Но не дадим себя отвлечь картинам медленно пробуждающегося города и продолжим свой путь к небольшому дому в окрестностях Лондона, а точнее — в Вустер-парке. Там, в просторной комнате на первом этаже, через полтора месяца после того, как Мюррей отправил ему свое отчаянное письмо, то есть как раз в тот день, который был назначен для прибытия марсиан, Герберт Джордж Уэллс спокойно спал, полагая, что новое утро, ожидавшее его за занавесом восхода, ничем не будет отличаться от других.

Исходя из того, что мы знаем о нем, мы ждем встречи с образчиком поистине счастливого человека: любящая жена безмятежно спит у него под боком, да и слава, к которой он стремился многие годы, наконец пришла, и он может купаться в ее лучах. Да, судьба улыбается Уэллсу, успех начинает согревать его озябшую плоть. Однако обстоятельства никогда не сделают счастливым того, кто по своей натуре не предрасположен к счастью, а Уэллс был рациональным, стоическим и опасливым человеком и потому склонным скорее не наслаждаться счастьем, а относиться к нему с недоверием. Воспользуемся тем, что он сейчас спит, чтобы попробовать разгадать, словно речь идет о не поддающемся расшифровке папирусе, его бедную и противоречивую душу, и попытаемся понять, почему, в отличие от своей жены, мирно спящей сном младенца, он беспокойно крутится в постели, словно расшатанный зуб во рту у ребенка.

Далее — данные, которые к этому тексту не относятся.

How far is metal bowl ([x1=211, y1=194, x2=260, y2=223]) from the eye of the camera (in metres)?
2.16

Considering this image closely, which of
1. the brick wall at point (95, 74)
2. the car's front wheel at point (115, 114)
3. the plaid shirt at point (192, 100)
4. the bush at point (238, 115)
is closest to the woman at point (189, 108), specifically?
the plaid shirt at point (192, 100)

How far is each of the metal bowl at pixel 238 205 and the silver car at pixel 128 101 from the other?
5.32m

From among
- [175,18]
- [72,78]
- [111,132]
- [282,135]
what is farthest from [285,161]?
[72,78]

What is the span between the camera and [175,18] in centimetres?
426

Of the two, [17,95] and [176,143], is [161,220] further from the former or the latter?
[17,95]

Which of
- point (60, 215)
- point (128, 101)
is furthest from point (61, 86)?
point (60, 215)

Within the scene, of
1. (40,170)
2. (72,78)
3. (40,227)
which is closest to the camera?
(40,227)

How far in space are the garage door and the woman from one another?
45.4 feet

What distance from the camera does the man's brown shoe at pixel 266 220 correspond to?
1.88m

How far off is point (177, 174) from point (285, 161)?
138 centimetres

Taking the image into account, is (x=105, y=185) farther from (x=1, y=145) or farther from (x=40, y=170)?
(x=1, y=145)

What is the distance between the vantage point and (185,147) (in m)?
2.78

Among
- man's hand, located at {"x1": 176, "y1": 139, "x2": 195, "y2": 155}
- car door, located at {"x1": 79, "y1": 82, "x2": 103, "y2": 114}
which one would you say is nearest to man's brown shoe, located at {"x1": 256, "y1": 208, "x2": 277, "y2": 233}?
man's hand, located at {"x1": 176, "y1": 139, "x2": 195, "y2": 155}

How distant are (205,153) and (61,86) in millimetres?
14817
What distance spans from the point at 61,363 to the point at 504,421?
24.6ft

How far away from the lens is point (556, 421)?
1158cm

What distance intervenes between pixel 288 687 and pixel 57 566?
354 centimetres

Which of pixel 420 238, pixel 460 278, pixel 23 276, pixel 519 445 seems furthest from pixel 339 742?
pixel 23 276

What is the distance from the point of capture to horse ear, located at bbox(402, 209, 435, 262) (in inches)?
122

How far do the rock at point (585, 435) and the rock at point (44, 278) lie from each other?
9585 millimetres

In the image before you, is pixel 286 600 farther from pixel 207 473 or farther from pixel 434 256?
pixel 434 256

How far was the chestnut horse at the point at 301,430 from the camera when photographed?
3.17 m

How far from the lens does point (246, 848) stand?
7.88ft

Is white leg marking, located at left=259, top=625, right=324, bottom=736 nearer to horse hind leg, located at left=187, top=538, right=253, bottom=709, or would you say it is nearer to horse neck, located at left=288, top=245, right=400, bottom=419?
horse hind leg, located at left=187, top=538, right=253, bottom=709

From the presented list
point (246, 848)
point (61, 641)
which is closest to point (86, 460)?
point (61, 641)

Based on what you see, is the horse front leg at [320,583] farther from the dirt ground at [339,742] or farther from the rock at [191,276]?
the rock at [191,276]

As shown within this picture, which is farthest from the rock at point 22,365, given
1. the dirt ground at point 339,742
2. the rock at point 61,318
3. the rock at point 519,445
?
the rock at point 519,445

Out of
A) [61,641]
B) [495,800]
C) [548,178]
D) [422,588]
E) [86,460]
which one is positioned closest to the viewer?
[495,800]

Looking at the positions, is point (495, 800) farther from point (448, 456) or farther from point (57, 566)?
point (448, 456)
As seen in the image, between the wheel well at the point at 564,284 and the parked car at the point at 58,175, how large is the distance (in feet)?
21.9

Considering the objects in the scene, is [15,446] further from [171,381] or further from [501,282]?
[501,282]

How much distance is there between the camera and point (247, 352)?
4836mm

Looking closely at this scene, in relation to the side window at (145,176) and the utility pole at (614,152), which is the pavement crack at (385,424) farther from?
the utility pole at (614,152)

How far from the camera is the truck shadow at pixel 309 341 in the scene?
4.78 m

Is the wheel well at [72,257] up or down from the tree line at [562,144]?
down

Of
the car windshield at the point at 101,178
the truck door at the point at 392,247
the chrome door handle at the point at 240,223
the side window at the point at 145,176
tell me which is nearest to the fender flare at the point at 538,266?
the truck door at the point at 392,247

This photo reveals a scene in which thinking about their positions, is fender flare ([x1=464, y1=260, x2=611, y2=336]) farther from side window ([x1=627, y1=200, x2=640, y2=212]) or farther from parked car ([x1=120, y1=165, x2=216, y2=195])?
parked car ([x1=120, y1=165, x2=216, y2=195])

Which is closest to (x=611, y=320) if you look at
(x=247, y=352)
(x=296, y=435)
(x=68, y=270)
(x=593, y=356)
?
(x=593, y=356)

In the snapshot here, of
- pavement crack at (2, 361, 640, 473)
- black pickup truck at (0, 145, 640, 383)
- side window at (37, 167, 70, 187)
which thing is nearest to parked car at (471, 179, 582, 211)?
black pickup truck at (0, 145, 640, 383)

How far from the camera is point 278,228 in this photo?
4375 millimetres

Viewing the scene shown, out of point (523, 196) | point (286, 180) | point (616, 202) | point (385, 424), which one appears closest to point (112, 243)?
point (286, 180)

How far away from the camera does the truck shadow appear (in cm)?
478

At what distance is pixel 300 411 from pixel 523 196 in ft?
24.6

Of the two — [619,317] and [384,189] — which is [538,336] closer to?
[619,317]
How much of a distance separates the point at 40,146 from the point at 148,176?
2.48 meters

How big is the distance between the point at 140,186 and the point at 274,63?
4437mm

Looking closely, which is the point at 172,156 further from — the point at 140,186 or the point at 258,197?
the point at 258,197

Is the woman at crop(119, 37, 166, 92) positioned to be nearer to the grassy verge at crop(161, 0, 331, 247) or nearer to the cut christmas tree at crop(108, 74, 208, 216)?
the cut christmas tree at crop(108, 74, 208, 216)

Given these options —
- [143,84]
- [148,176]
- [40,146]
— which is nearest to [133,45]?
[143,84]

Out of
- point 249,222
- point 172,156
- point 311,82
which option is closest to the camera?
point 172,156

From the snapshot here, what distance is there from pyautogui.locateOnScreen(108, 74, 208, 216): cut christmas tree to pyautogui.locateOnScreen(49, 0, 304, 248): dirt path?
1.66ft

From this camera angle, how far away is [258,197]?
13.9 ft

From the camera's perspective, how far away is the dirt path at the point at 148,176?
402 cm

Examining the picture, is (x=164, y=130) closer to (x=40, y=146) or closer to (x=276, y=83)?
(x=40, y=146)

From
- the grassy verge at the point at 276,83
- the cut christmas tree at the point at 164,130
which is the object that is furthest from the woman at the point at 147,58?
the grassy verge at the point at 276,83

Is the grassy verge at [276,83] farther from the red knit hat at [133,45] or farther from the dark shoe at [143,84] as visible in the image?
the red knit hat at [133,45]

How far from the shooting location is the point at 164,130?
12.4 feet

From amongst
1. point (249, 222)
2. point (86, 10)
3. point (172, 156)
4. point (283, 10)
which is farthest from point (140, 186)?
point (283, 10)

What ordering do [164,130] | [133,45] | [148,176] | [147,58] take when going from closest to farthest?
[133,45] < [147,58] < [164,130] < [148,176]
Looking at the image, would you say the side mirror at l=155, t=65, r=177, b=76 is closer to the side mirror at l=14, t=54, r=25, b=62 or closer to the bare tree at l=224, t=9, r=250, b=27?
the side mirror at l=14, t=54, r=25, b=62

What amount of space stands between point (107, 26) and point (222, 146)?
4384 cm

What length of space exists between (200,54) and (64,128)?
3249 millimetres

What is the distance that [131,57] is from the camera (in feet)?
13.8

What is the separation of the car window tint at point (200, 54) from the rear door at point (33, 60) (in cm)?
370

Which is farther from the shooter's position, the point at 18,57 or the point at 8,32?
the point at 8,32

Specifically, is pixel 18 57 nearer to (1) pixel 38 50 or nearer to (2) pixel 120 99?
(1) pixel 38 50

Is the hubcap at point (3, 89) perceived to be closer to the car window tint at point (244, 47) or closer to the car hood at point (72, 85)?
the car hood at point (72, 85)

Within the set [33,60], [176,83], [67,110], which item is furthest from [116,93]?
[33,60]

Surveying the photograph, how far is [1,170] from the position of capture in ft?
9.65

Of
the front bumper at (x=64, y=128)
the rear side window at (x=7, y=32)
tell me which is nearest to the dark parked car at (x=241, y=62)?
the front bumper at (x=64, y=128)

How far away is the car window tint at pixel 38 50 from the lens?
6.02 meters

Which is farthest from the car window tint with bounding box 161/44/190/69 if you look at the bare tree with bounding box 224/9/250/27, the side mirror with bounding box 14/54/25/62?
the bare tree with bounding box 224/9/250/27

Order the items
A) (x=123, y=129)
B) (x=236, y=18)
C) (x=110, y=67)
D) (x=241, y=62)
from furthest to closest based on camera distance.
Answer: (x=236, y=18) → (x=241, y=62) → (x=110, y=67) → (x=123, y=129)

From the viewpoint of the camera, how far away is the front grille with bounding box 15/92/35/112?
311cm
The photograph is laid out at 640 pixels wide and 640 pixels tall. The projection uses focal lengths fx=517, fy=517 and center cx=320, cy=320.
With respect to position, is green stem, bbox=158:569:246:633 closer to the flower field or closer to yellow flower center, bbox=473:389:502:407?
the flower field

Первым, что привлекало внимание среди многочисленных свойств и извивов его души, была удивительная коллекция комплексов, которые он старательно культивировал в себе и считал, что они превращают его в низшее существо по сравнению с прочими смертными. Уэллс был помешан на недостатках своей личности, и они внушали чувство, будто он попадает в невыгодное положение, когда приходит пора вступать в отношения с окружающими. В этом букете небольших и незаметных аномалий выделялись прежде всего две: разное фокусное расстояние в его глазах и, самое главное, странный дефект мозга, который мог казаться проницательным и дальновидным, когда того требовали обстоятельства, но не только был не способен удержать в памяти даты, цифры и имена людей или вдруг переставал работать, словно засорившийся водопровод, когда сталкивался с житейскими проблемами, которые мог решить буквально любой, но также приводил своего обладателя к мысли, что его впечатления об окружающей действительности не столь полны и ярки, как у других людей. Его мозг был поврежденным ситом золотоискателя, задерживающим речной песок и пропускающим крупинки золота. В итоге Уэллс выглядел слегка рассеянным и часто впадал в задумчивость, из-за чего казался неискренним или неестественным, когда проявлял интерес к другим людям. Короче, его способность ощущать эмпатию к ближнему равнялась нулю. Мы могли бы даже утверждать без боязни впасть в преувеличение, что ему не удавалось ощущать эмпатию даже к себе самому. И, наверное, для того, чтобы не стать для самого себя неразрешимой головоломкой, Уэллс отыскал физическое объяснение указанным изъянам. В частности, он подозревал, что дефекты его мозга объясняются тем, что размер его черепа меньше нормального, — достаточно было вспомнить насмешки друзей, когда они обменивались шапками во время игры, — а потому сонная артерия не снабжает серое вещество кровью столь щедро, как должна бы была. Однако что могли значить все эти комплексы для человека, осуществившего свою мечту и попавшего в число немногих избранных? Действительно, превращение в писателя следовало считать компенсацией за все его предполагаемые слабости. К сожалению, Уэллс был убежден в верности распространенного изречения «не согрешишь — не покаешься», ибо подозревал, что из всех населяющих нашу планету людей писатели — самые несчастливые.

Однако меланхолия овладевала им, разумеется, не всегда. Временами его целиком охватывало ощущение счастья. И захлестывало восхитительное чувство полноты жизни, пока рассудок все не портил. Сейчас, например, когда Уэллс проснулся и увидел рядом доверчиво прижавшуюся к нему во сне Джейн, его наполнило яркое ощущение благополучия. В самом деле, все, что у него было, все, чем он был, опиралось на столп с женским именем: Эми Кэтрин Роббинс, то есть Джейн, его Джейн. Эту женщину четырьмя быстрыми росчерками пера он превращал в симпатичную фигурку, героиню рисунков, с помощью которых они скрашивали серые домашние будни, потешались над самими собой и очищали от налета рутины свои любовные отношения, а потом складывали эти листочки в отдельный ящик, возможно, для того, чтобы в старости, когда ценность времени возрастает, их рассматривать.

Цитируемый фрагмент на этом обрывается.